Comme à son habitude, le célèbre cinéaste russe œuvre dans le sublime, avec ce film digne du mythique Oblomov de 1979. Il s'est inspiré de la nouvelle éponyme d'Ivan Bounine, Le coup de soleil, mais la nouvelle de quelques pages est devenue après la transformation opérée par le réalisateur un film épatant qui offre près de trois heures de bonheur au spectateur.
De quoi s'agit-il ?
Ni plus ni moins que deux moments de la vie d'un jeune lieutenant (interprété par Martinsh Kalita). En 1907 il tombe amoureux d'une jolie brune (Viktoriya Solovyova) au cours d'une navigation sur la Volga, et en 1920 le même officier se retrouve au nombre des soldats en déroute contraints de se rendre au chef bolchevik Frounze, dans une ville au sud de la Russie, après l'échec des armées blanches.
Les deux temps du film communiquent par des transitions très esthétiques et par des objets, telle une montre-gousset. Cet objet fétiche favorise la rencontre du lieutenant avec sa belle à bord du steamer, cet objet est perdu et remplacé par le magicien, remis par le lieutenant au gamin de douze ans dénommé Georgui avec qui il sympathise, le même qui en 1920 le rendra au lieutenant juste à tend avant sa fin tragique. En effet le gamin affable est devenu le secrétaire de l'armée rouge qui reçoit la reddition des soldats blancs.

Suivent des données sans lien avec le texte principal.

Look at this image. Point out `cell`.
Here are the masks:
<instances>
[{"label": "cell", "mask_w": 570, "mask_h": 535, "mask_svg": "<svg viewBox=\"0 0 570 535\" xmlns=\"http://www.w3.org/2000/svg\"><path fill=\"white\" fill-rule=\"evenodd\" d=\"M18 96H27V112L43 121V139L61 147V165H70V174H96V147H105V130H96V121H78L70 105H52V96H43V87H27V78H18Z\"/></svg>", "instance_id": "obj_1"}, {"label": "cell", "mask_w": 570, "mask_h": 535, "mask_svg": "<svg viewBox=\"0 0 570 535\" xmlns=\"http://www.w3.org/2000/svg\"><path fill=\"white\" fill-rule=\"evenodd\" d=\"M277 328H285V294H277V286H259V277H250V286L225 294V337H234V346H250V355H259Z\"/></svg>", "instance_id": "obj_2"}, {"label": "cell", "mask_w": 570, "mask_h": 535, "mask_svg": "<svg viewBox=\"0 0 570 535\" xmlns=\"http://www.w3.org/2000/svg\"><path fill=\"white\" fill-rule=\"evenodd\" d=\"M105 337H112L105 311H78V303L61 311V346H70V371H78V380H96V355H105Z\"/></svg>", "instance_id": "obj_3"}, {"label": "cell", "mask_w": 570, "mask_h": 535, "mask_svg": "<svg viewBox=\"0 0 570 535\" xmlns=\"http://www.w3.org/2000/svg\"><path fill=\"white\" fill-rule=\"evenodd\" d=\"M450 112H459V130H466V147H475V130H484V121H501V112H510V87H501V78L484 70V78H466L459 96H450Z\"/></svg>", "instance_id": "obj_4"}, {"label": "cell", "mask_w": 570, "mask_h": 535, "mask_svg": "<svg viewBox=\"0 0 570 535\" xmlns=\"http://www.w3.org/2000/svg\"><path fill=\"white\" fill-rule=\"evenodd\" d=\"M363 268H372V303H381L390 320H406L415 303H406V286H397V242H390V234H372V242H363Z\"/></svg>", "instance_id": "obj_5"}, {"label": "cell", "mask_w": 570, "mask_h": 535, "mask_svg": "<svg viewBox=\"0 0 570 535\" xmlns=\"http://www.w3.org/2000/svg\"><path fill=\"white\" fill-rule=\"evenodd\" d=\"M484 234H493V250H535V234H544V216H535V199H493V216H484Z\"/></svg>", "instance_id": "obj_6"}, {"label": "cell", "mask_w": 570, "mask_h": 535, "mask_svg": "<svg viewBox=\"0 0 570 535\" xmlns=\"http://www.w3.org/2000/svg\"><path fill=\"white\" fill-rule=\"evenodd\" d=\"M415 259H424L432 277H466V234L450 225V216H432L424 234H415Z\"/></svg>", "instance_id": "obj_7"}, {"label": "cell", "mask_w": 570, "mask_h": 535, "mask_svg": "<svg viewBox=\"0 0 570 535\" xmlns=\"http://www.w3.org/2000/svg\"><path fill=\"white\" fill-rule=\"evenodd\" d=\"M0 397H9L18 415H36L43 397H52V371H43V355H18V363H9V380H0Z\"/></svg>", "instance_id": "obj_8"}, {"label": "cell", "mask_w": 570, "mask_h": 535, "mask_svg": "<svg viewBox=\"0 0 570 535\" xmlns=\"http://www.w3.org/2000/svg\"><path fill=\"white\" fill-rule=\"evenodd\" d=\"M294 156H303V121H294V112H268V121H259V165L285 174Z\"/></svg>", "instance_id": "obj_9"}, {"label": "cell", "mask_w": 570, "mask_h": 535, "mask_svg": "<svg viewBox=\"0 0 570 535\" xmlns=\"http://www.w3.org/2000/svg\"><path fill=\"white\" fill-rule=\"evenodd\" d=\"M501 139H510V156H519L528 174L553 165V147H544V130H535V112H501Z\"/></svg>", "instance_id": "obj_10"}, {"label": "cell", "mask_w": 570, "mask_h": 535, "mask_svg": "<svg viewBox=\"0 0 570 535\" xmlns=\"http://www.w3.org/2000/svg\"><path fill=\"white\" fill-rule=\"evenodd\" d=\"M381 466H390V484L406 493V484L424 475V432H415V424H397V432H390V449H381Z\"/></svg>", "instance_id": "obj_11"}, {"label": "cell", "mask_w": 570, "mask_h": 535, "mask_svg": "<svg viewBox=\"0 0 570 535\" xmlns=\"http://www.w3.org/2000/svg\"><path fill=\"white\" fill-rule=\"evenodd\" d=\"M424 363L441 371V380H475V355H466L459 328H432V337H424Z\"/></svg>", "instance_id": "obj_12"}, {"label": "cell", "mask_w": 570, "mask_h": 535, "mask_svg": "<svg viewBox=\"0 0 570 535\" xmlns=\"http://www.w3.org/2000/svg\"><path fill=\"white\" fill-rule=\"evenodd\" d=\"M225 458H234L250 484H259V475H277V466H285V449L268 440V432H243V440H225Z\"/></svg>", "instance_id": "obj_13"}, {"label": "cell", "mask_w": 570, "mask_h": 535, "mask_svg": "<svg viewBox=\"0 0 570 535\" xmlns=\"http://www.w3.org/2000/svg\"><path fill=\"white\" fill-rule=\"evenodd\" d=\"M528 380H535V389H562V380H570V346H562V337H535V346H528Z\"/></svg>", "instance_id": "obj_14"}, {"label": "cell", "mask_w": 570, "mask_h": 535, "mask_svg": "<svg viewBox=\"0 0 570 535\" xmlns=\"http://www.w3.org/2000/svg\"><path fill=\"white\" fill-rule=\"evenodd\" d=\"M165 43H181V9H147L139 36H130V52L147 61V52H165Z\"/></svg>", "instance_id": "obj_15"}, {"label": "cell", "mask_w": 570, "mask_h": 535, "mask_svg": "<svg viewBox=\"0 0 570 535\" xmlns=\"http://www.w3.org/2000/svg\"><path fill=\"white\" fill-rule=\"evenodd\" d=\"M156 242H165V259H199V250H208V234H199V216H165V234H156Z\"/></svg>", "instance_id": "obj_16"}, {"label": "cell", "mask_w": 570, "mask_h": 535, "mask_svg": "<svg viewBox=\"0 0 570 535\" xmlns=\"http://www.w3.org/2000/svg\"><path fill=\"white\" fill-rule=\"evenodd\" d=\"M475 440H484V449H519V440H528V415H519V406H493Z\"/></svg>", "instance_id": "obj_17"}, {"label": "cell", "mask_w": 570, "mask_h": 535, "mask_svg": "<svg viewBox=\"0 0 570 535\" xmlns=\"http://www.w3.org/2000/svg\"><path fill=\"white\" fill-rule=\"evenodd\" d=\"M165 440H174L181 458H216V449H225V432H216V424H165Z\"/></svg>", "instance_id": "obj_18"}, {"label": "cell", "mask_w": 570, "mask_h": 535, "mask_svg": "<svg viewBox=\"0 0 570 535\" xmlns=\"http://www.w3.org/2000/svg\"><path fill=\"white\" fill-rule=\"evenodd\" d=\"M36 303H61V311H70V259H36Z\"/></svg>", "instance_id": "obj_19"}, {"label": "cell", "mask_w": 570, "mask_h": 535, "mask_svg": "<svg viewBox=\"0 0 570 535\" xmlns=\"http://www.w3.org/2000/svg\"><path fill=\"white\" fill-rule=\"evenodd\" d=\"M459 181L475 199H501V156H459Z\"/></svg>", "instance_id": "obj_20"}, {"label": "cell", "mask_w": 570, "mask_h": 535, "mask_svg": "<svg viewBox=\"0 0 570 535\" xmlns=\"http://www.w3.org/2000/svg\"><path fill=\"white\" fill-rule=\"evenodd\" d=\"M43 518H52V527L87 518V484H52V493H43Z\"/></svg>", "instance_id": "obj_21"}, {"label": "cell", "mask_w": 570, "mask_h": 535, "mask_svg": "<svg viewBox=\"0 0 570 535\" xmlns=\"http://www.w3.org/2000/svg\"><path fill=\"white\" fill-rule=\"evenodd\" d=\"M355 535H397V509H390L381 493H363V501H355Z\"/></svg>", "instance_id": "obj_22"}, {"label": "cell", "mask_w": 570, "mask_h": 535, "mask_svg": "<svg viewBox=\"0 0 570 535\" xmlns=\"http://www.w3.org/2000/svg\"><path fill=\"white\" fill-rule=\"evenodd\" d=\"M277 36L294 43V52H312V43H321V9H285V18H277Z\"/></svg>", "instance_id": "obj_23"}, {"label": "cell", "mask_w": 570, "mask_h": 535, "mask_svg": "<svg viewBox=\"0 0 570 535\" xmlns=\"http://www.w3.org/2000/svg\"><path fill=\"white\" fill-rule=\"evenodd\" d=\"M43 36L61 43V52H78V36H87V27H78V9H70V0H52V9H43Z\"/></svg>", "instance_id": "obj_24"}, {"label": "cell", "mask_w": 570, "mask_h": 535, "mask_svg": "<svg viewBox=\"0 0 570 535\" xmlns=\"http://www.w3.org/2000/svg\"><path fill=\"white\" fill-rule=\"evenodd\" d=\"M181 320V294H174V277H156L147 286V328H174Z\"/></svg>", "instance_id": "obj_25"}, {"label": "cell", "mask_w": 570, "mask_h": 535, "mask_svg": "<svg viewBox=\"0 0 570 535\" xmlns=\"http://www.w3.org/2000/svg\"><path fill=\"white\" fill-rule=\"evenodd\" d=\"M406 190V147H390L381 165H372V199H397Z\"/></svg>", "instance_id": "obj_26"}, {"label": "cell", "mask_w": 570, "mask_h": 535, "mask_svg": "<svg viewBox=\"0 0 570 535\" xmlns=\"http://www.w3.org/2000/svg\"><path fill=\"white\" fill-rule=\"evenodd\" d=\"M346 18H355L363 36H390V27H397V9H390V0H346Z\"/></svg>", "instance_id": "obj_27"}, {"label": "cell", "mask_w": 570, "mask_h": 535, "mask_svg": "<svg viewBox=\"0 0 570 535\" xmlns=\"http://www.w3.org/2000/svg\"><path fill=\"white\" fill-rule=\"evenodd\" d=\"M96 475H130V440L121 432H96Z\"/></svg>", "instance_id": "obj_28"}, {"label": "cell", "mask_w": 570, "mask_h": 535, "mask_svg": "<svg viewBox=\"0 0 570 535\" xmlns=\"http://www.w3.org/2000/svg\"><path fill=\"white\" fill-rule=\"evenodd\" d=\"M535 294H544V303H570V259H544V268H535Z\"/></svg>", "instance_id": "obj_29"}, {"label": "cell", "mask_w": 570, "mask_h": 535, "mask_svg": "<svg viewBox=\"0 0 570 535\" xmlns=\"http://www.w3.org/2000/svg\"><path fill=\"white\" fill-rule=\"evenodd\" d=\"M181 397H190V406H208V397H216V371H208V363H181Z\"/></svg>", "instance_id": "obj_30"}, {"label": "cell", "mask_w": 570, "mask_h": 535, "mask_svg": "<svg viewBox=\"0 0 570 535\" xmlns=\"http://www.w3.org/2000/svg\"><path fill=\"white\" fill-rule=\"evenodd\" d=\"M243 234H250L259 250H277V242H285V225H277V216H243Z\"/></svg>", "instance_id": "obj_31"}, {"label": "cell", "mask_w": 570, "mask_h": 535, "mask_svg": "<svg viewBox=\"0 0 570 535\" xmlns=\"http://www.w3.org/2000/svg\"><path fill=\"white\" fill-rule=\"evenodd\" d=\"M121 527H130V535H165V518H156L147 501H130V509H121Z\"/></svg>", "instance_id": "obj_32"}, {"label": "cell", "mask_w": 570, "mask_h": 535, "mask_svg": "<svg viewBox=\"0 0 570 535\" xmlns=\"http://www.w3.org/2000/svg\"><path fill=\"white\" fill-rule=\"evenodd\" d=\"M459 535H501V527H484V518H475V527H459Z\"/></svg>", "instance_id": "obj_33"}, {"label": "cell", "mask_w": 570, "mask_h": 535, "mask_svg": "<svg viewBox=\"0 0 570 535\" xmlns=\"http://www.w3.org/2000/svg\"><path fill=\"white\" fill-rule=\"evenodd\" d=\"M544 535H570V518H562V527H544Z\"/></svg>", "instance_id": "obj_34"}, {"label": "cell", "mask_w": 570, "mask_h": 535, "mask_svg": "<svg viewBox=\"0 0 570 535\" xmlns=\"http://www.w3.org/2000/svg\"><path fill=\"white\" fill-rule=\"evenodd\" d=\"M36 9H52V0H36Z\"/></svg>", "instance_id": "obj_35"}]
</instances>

La photographie aussi est un élément fort des deux temps du film. À bord du steamer Le Volant, le lieutenant rêve sur la photo de sa fiancée ; abandonné par son amante, il ira avec Georgui chez le photographe français, et treize ans plus tard, un jeune militaire enthousiaste et optimiste — à contre-sens de l'ambiance de la troupe vaincue où sourd la zizanie autour du colonel — persistera à prendre le cliché des soldats désarmés et vaincus. Ainsi voit-on que chez Mikhalkov tous les objets sont choisis et que rien n'est laissé au hasard, dans le décor comme dans l'intrigue.
Les deux temporalités se traduisent dans le film par une opposition forte. Les scènes de 1907 sont lumineuses, douces, comiques souvent, animées de personnages joyeux. Les scènes de 1920 sont verdâtres, grisâtres, adaptées à une situation tragique. Aussi le héros ne cesse-t-il de se demander comment il en est arrivé là, comment son pays a pu en arrivée là, puis que ce film est une célébration de l'échec.
L'histoire d'amour a échoué. Après une nuit dans l'auberge des bords de la Volga, la belle s'est envolée quand le jeune officier dormait encore, ne lui laissant qu'une petite lettre et un bonbon, après lui avoir dérobé son cœur et son flacon d'eau de Cologne.
La Russie des généraux blancs a échoué, les vaincus sont expédiés sur une sorte de cargo pourri dans le port de Crimée — il faut voir le remake de la séquence de la voiture d'enfant descendant l'escalier monumental — dans l'espoir fallacieux d'un départ vers l'étranger. On pensera sûrement au sort tragique du Titanic !
La révolution bolchevique aussi a échoué, elle sème la terreur et ne tient pas ses promesses ; elle est figurée par un ridicule communiste hongrois, Bela Kun, et une harpie de la Tchéka qu'il prend pour une déesse alors qu'elle ordonne une issue criminelle.
Avec ses allers et retours entre l'avant et l'après-Révolution, le film de Mikhalkov façonne une atmosphère mélancolique à souhait, où la littérature russe joue un rôle inattendu. Sur le fleuve, des jeunes filles prennent un scribouillard quelconque pour le grand Tchékhov. Plus tard, en mer Noire, la valise pleine de livres que les soldats se partagent avant que tout ne sombre renvoie à une culture romanesque qui a présenté les Russes comme de grands rêveurs, incapables de maîtriser la civilisation matérielle, si bien que c'étaient les étrangers qui venaient en Russie pour en être les artisans, les architectes, les ingénieurs. Mais pour le cinéma, rien ne vaut un russe comme Mikhalkov, que l'on sait souvent jalousé par ses pairs.
• Coup de soleil. Film de Nikita Mikhalkov, Russie, 2014, 3 heures.